Ubiquiti hack was much more serious than company reported, according to whistleblower
The break-in to servers from networking equipment manufacturer Ubiquiti was much more serious than the company made out, according to a KrebsOnSecurity source. According to him, the criminals had administrator rights on the servers at AWS.
Ubiquiti reported “a possible hack at a third-party cloud provider” in January and advised customers to change their passwords as a precaution, but according to a security expert involved in investigating the hack, the announcement did not reflect the seriousness of the matter. He reports this anonymously to KrebsOnSecurity and has reported this in a letter to the European privacy regulator European Data Protection Supervisor.
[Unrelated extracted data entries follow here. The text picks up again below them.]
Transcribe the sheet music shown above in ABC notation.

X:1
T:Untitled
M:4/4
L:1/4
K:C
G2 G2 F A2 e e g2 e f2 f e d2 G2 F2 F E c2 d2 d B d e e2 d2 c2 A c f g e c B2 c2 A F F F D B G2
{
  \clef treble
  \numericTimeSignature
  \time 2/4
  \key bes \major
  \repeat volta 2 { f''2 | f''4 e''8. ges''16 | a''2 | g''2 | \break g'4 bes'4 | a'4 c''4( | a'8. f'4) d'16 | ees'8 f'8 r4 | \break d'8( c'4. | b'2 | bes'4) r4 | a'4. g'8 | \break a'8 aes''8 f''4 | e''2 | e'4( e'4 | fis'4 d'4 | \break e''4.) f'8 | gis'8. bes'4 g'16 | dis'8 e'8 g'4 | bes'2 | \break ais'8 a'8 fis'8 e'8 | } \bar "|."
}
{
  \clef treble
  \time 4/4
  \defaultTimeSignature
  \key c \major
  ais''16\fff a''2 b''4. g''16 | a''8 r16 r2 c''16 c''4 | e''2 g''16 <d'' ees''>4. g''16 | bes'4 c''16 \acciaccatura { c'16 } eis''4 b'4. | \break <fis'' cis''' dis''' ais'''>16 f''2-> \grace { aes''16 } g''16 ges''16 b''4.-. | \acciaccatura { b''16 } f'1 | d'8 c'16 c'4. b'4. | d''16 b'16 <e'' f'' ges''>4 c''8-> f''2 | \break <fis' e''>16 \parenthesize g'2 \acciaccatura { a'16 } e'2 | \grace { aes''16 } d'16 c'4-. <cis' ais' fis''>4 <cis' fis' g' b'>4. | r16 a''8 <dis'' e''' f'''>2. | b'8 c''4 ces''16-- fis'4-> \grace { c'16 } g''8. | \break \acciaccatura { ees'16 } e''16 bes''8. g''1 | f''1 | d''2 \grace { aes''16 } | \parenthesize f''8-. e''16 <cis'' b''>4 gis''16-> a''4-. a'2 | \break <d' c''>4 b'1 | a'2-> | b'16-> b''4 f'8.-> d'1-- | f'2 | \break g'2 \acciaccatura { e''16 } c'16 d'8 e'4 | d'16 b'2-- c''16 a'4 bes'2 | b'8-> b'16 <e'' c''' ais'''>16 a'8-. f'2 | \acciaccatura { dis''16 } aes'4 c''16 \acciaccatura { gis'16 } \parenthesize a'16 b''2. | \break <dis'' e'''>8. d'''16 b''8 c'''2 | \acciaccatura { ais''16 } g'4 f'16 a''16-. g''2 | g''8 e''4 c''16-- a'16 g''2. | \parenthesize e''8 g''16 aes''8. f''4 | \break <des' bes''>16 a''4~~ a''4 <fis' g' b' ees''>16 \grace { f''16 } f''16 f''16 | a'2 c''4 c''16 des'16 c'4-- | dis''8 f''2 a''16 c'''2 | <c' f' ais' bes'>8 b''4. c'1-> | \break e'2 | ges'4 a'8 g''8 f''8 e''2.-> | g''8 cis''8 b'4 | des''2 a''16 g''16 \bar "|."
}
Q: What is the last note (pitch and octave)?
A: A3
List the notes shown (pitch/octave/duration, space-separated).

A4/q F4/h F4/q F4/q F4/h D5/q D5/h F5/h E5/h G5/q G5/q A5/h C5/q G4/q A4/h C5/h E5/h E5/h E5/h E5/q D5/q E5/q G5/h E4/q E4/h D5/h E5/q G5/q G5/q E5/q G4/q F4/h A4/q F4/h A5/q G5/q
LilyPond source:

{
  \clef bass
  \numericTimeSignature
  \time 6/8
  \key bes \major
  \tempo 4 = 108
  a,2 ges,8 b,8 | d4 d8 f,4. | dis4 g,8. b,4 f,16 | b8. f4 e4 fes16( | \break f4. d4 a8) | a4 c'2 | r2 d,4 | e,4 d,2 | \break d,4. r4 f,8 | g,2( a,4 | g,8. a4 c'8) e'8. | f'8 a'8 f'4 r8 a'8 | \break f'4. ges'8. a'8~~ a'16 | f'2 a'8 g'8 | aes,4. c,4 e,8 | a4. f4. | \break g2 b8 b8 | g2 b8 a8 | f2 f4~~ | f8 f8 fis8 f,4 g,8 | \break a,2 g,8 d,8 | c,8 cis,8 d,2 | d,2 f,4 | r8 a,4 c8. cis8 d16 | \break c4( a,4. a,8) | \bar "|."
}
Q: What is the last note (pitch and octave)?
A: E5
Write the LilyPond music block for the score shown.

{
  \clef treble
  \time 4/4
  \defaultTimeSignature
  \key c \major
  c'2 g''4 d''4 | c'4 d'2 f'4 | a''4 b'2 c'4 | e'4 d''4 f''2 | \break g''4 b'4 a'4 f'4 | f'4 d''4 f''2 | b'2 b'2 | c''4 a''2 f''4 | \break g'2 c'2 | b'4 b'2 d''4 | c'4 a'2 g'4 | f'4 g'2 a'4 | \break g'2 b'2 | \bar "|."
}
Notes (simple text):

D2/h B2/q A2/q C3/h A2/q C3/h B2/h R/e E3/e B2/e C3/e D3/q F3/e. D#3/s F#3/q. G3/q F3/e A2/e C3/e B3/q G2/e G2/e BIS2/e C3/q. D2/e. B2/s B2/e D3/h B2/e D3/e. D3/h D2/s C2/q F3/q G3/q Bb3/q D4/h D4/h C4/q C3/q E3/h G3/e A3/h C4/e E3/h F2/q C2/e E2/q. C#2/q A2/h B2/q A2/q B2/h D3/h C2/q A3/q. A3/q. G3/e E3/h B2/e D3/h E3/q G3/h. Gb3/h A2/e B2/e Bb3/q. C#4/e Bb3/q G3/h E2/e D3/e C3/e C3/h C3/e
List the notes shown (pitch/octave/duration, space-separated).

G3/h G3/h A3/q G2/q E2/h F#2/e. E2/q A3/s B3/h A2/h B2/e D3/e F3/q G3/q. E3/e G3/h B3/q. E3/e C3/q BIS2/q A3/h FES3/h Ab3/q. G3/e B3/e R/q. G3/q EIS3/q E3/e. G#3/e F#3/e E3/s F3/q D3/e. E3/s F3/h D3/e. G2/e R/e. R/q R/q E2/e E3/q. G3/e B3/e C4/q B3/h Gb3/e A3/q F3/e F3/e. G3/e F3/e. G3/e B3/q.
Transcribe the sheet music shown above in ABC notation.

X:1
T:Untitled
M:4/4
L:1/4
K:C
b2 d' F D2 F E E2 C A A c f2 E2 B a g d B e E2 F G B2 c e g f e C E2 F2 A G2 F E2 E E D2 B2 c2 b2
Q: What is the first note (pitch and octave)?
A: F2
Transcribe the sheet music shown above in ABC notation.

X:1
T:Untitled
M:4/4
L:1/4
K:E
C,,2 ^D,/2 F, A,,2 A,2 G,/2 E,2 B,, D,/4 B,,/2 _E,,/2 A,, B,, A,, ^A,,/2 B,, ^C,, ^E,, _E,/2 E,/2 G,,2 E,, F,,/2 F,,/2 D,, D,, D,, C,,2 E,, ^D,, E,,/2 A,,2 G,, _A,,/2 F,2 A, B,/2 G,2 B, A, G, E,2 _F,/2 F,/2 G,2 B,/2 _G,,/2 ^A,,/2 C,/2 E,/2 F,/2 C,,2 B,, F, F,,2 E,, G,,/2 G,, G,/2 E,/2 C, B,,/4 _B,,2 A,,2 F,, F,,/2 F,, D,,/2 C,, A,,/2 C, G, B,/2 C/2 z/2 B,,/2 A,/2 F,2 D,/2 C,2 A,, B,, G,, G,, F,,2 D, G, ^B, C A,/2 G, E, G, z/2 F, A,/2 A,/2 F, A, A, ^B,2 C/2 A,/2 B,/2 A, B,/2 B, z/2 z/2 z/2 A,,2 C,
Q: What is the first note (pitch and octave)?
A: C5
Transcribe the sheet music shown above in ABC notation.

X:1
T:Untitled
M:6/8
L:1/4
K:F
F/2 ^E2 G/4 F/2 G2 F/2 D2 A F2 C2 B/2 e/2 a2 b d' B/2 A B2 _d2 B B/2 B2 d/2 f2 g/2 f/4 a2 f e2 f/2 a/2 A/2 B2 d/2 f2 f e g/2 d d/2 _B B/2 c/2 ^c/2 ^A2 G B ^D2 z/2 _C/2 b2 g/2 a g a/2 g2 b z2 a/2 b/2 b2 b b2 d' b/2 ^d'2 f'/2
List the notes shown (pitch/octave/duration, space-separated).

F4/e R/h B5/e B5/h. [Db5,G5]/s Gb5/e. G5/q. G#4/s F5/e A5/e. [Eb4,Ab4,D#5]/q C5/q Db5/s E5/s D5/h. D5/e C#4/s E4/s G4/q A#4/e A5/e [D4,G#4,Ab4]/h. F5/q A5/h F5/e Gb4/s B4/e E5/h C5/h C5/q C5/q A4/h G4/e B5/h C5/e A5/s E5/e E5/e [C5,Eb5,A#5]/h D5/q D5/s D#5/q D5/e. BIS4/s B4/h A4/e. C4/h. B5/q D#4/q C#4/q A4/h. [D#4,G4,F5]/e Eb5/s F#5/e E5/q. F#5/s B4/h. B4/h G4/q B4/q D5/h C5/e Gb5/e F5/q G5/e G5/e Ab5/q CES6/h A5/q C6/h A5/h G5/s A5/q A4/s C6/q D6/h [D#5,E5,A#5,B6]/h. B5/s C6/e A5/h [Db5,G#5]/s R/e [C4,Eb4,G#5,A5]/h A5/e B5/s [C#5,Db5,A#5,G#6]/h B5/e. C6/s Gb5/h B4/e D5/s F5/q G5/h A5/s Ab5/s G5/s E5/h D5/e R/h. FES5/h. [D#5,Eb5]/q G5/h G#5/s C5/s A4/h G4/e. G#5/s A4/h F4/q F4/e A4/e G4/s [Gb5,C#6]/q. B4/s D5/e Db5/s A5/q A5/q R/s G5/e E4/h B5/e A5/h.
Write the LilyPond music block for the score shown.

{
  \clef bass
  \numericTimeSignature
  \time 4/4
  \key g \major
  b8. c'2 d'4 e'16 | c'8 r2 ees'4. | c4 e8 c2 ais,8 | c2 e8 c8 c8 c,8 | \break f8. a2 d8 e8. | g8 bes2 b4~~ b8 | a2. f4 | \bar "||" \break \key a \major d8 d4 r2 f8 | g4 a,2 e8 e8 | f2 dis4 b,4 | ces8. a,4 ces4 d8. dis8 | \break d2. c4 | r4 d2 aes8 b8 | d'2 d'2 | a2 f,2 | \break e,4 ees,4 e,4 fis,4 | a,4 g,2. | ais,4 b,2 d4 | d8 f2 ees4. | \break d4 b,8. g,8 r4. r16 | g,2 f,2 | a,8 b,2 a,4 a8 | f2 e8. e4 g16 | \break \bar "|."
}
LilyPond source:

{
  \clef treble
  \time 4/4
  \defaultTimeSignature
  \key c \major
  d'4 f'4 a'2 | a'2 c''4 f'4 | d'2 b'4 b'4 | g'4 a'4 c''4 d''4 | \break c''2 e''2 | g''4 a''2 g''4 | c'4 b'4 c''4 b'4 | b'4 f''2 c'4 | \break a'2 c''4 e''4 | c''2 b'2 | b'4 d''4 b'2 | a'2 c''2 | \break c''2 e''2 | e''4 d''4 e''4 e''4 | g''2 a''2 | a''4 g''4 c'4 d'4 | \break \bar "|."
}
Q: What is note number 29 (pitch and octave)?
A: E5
The whistleblower calls the hack “catastrophic” and according to him Ubiquiti deliberately concealed the impact: “The hack was huge, customer data was at risk and there was a risk of access to customer devices at companies and households.” According to the man, the criminals had read and write access to the Ubiquiti servers at Amazon Web Services via backdoors.
This allowed them to access secret data for single sign-on cookies and keys, IT employee credentials, and ultimately Ubiquiti AWS accounts, application logs, source code, databases and user credentials. The access allowed the criminals to authenticate large numbers of cloud-enabled devices worldwide, according to the security researcher.
The hack was already noticed in December last year after the discovery of Linux VMs set up by the criminals and the installation of a backdoor. The criminals then announced that they would demand 50 bitcoins, currently converted almost two and a half million euros, and in return they would keep their break-in secret and provide details about a second backdoor. Ubiquiti did not comment on that. Security researchers then discovered the second backdoor themselves.
According to the whistleblower, Ubiquiti should have reset all customer passwords as a precaution, also because the impact was unclear due to faulty logging of who had access to the databases. KrebsOnSecurity recommends that users do so. The security researcher also states that it is a good idea to delete profiles, update the firmware and create new profiles with new credentials.